- **WORK TO BE COMPLETED**:
Print every record below exactly, minus the pictures.

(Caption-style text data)
**********

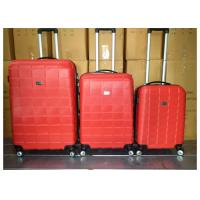 Colorful 3 Pcs Luggage Travel Set Bag ABS Trolley Suitcase With 4 Universal Wheels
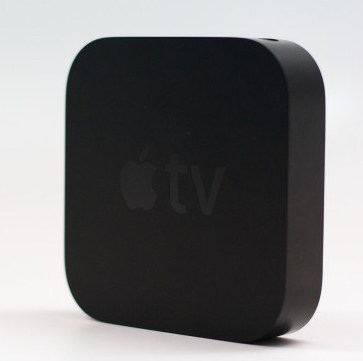 Apple TV Netflix Problems
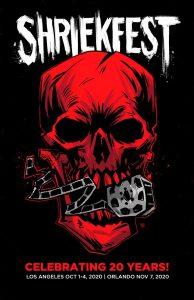Shriekfest Horror Film Festival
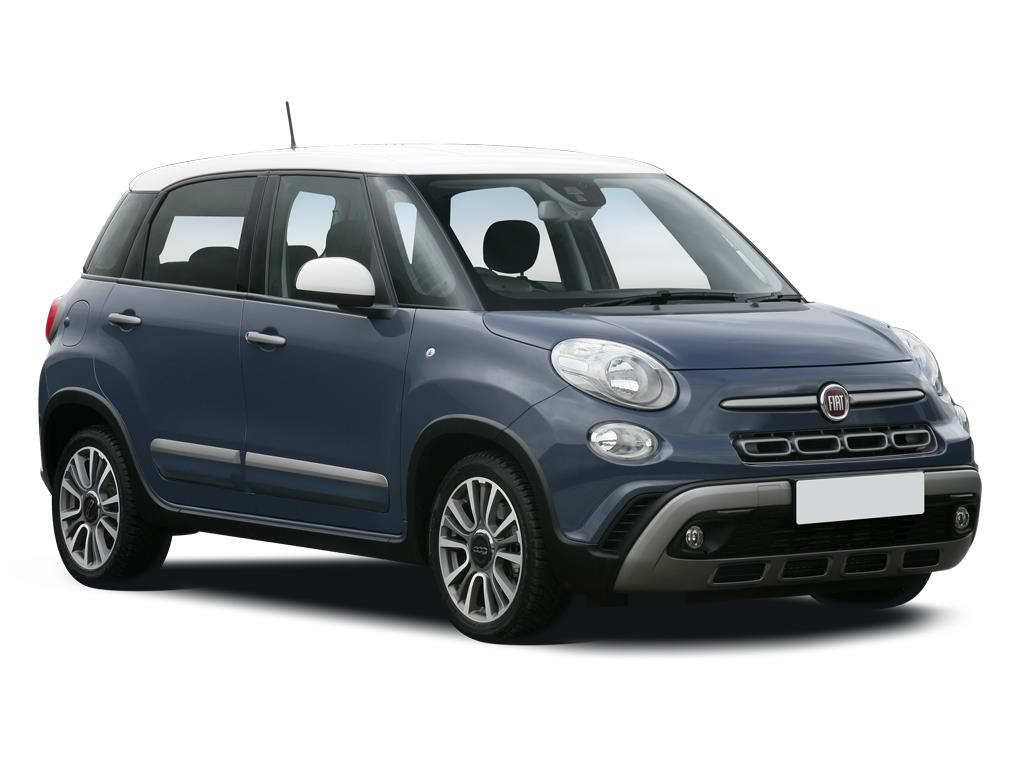 500l Hatchback Special Editions
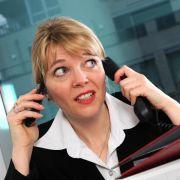 Der Druck wächst: Höhere Anforderungen sorgen für Stress im Job (Foto)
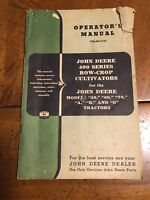 Operators Manual John Deere 400 Series Row Crop Cultivators OM-N9-1154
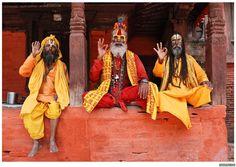Nepal monk photo religion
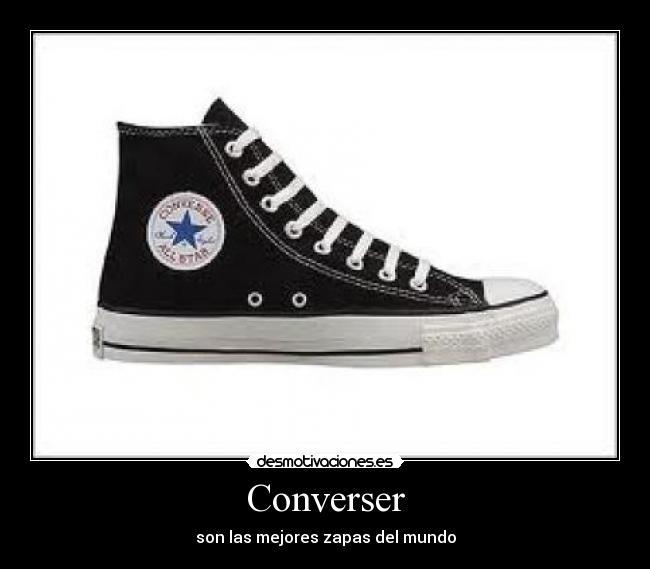 2converser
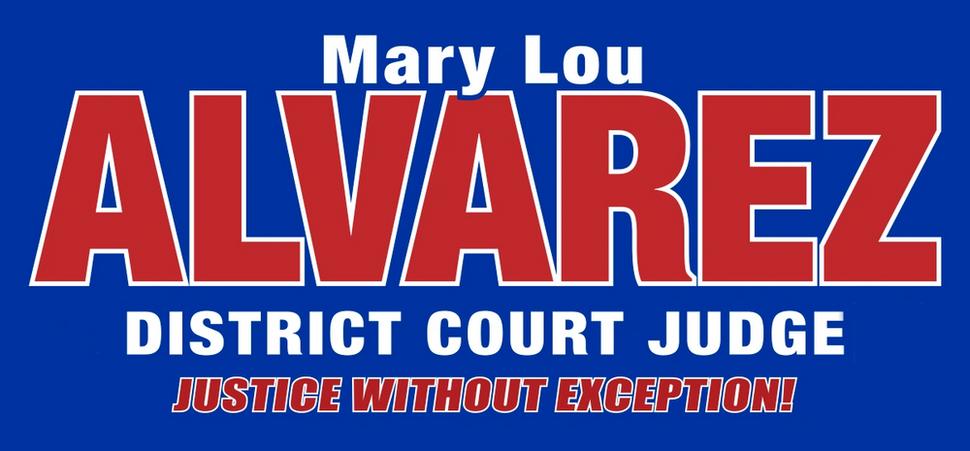Alvarez Campaign Logo.png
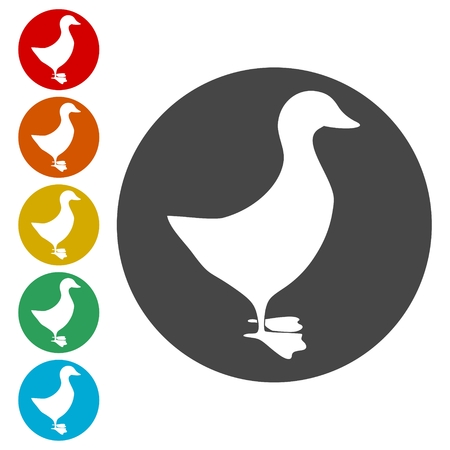 The silhouette of a goose or duck icon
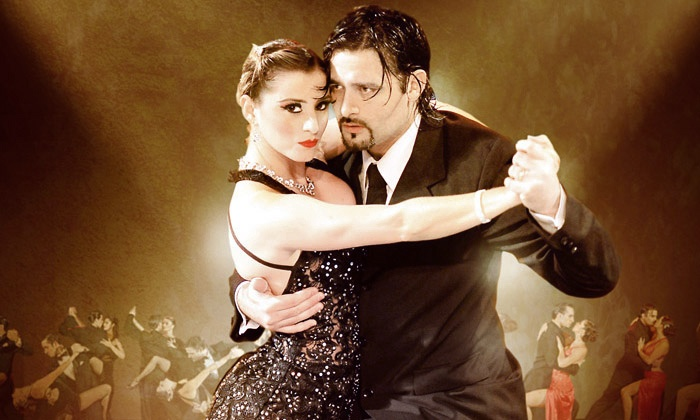 Tango Legends - Sony Centre For The Performing Arts: Tango Legends at Sony Centre For The Performing Arts on Thursday, April 10 (Up to 51% Off)
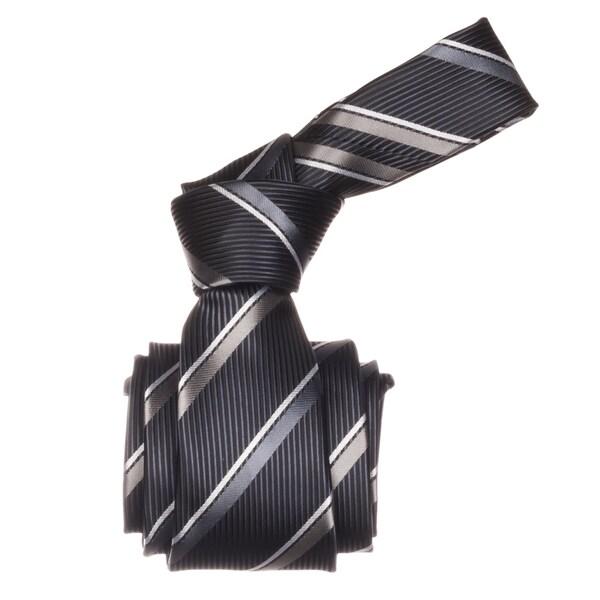 Republic Men's Charcoal Striped Microfiber Neck Tie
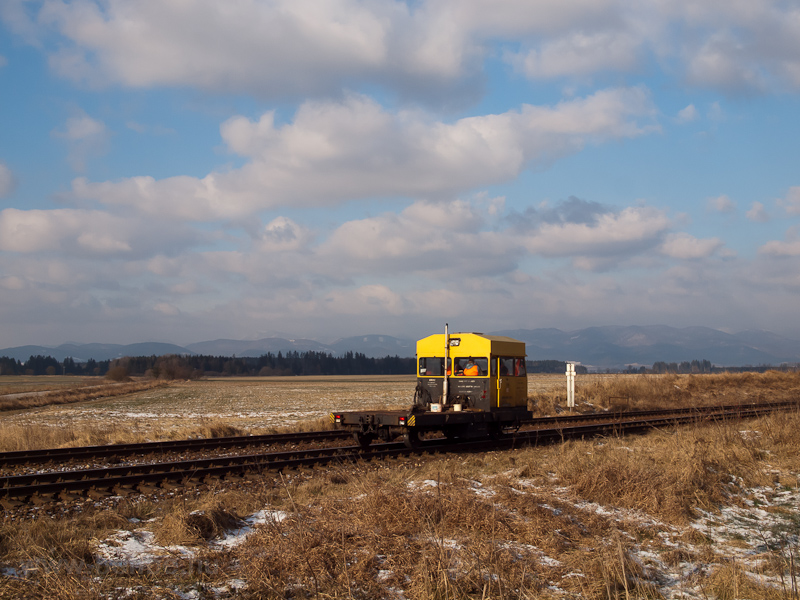 Track maintenance car near  photo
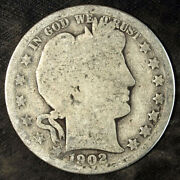 1902 O Barber Silver Half Dollar ☆☆ Circulated ☆☆ Great For Sets 113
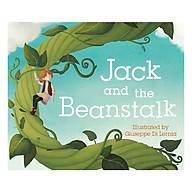 Jack and the Beanstalk (Paperback) thumbnail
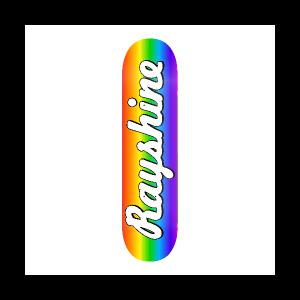 Rayshine Brand Rainbow Gradient  Medium Concave Deck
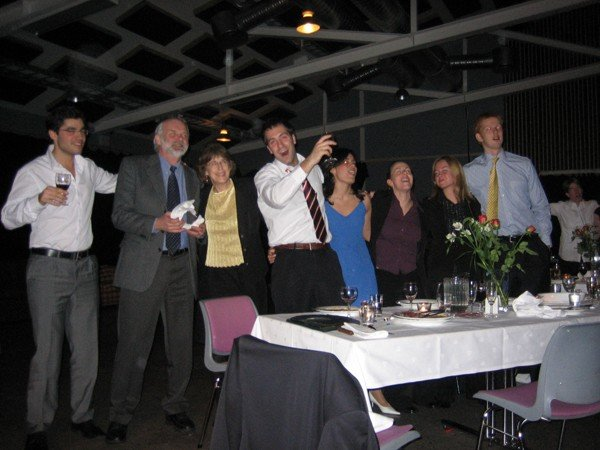 2006 NIBS Case Competition winers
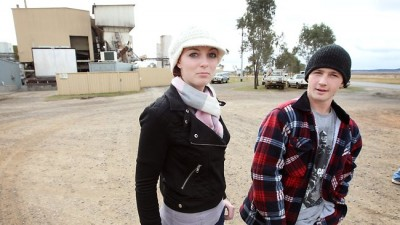 Sacked abattoir workers at Beef City Toowoomba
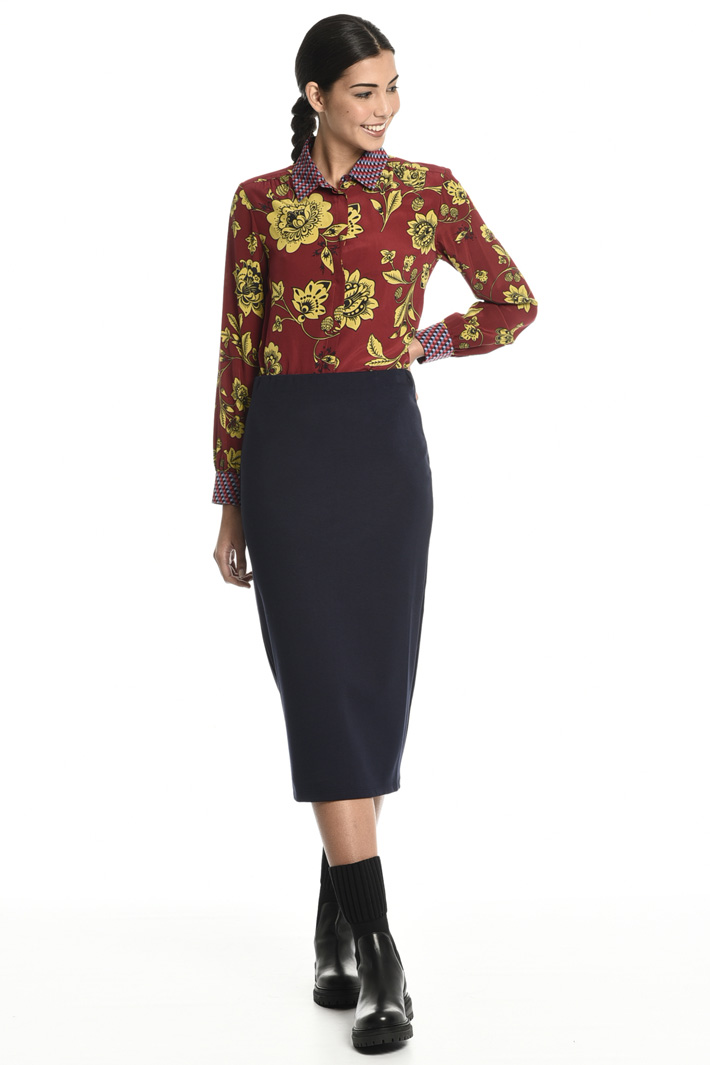 Interlock jersey skirt Intrend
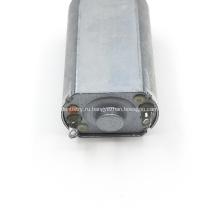 FF130 24V DC мини электродвигатель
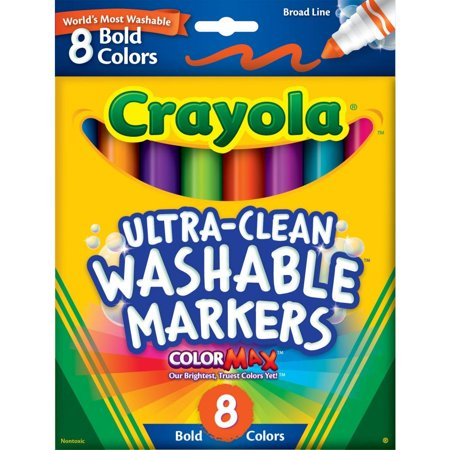Crayola Washable Markers, Broad Line, Bold Colors, School Supplies, 8 - School Supplies On Sale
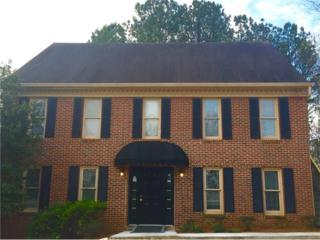 4936 Presidents Way, Tucker, GA 30084 (MLS #5823842) :: North Atlanta Home Team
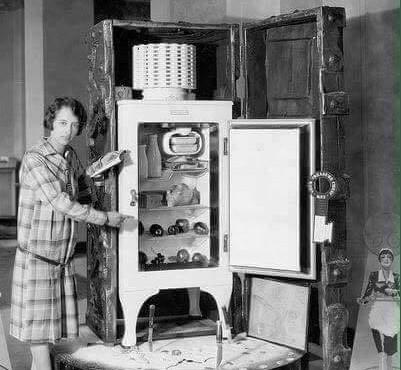 First_Refrigerator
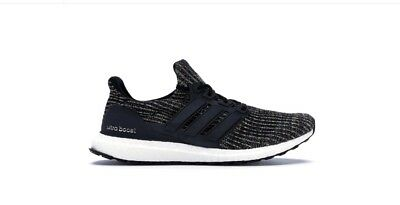 c2f4bc49ac6 Adidas Ultra Boost 4.0 Black Multi-Color NYC Bodegas Men s Running Shoes  CM8110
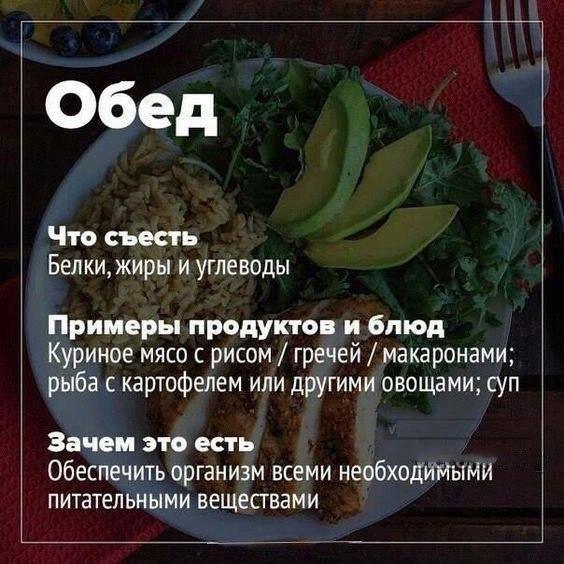 oacseybj4ps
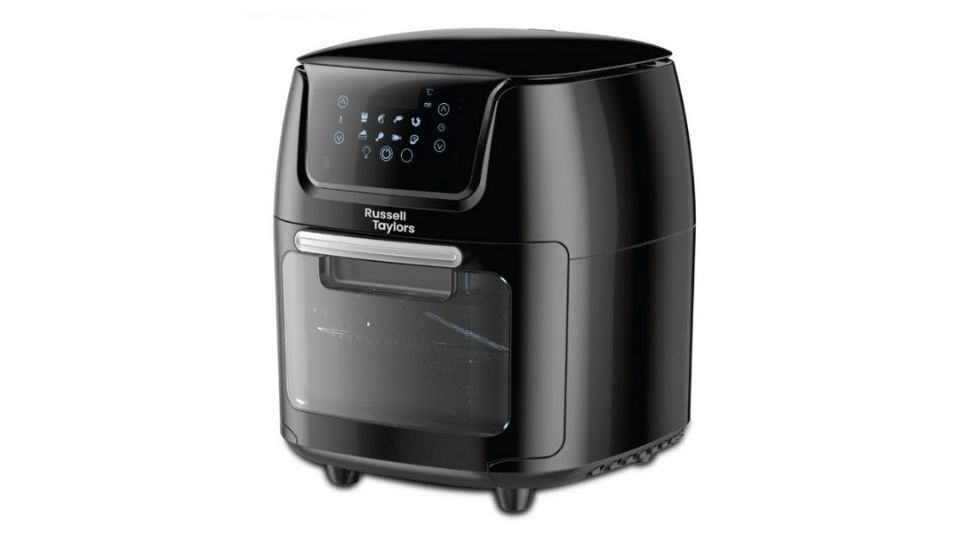 Russell Taylors Oven Air Fryer 12L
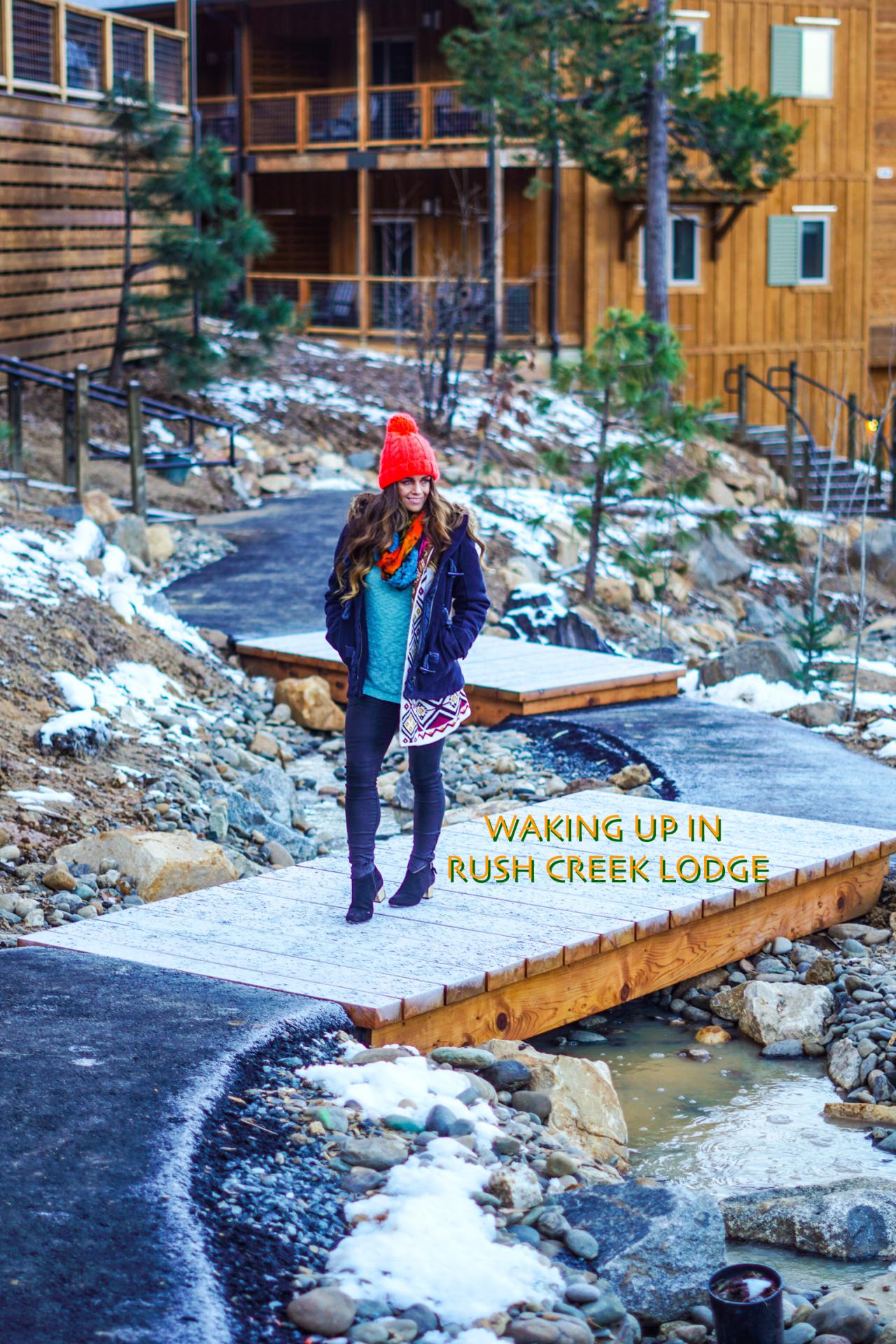 Waking up in Rush Creek Lodge, Yosemite CA
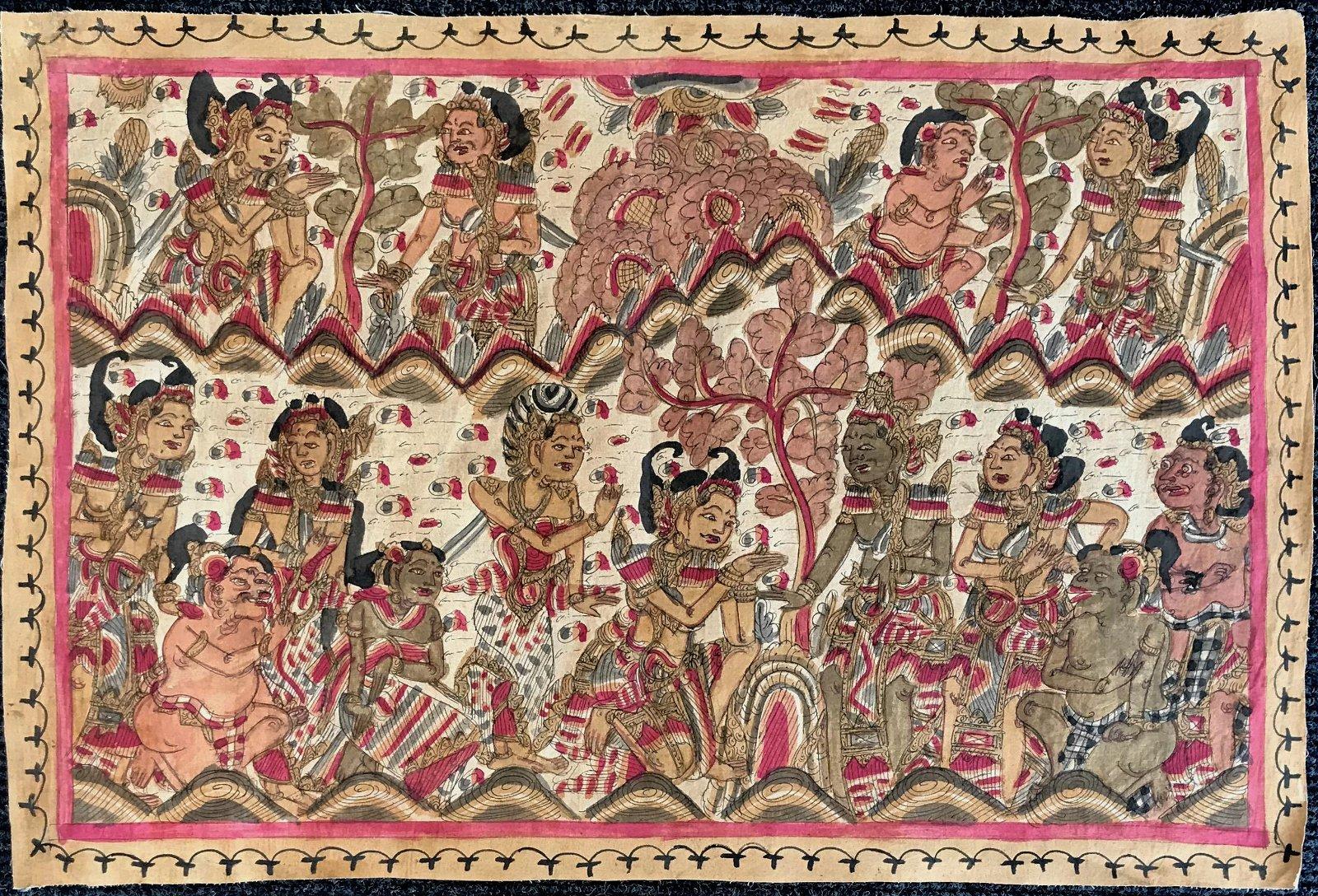 Balinese Traditional Kamasan Painting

**********

- **EXERCISE OUTPUT**:
 Colorful 3 Pcs Luggage Travel Set Bag ABS Trolley Suitcase With 4 Universal Wheels
 Apple TV Netflix Problems
Shriekfest Horror Film Festival
 500l Hatchback Special Editions
 Der Druck wächst: Höhere Anforderungen sorgen für Stress im Job (Foto)
 Operators Manual John Deere 400 Series Row Crop Cultivators OM-N9-1154
Nepal monk photo religion
 2converser
Alvarez Campaign Logo.png
 The silhouette of a goose or duck icon
 Tango Legends - Sony Centre For The Performing Arts: Tango Legends at Sony Centre For The Performing Arts on Thursday, April 10 (Up to 51% Off)
 Republic Men's Charcoal Striped Microfiber Neck Tie
 Track maintenance car near  photo
 1902 O Barber Silver Half Dollar ☆☆ Circulated ☆☆ Great For Sets 113
 Jack and the Beanstalk (Paperback) thumbnail
 Rayshine Brand Rainbow Gradient  Medium Concave Deck
 2006 NIBS Case Competition winers
 Sacked abattoir workers at Beef City Toowoomba
 Interlock jersey skirt Intrend
 FF130 24V DC мини электродвигатель
Crayola Washable Markers, Broad Line, Bold Colors, School Supplies, 8 - School Supplies On Sale
 4936 Presidents Way, Tucker, GA 30084 (MLS #5823842) :: North Atlanta Home Team
 First_Refrigerator
 c2f4bc49ac6 Adidas Ultra Boost 4.0 Black Multi-Color NYC Bodegas Men s Running Shoes  CM8110
 oacseybj4ps
 Russell Taylors Oven Air Fryer 12L
 Waking up in Rush Creek Lodge, Yosemite CA
 Balinese Traditional Kamasan Painting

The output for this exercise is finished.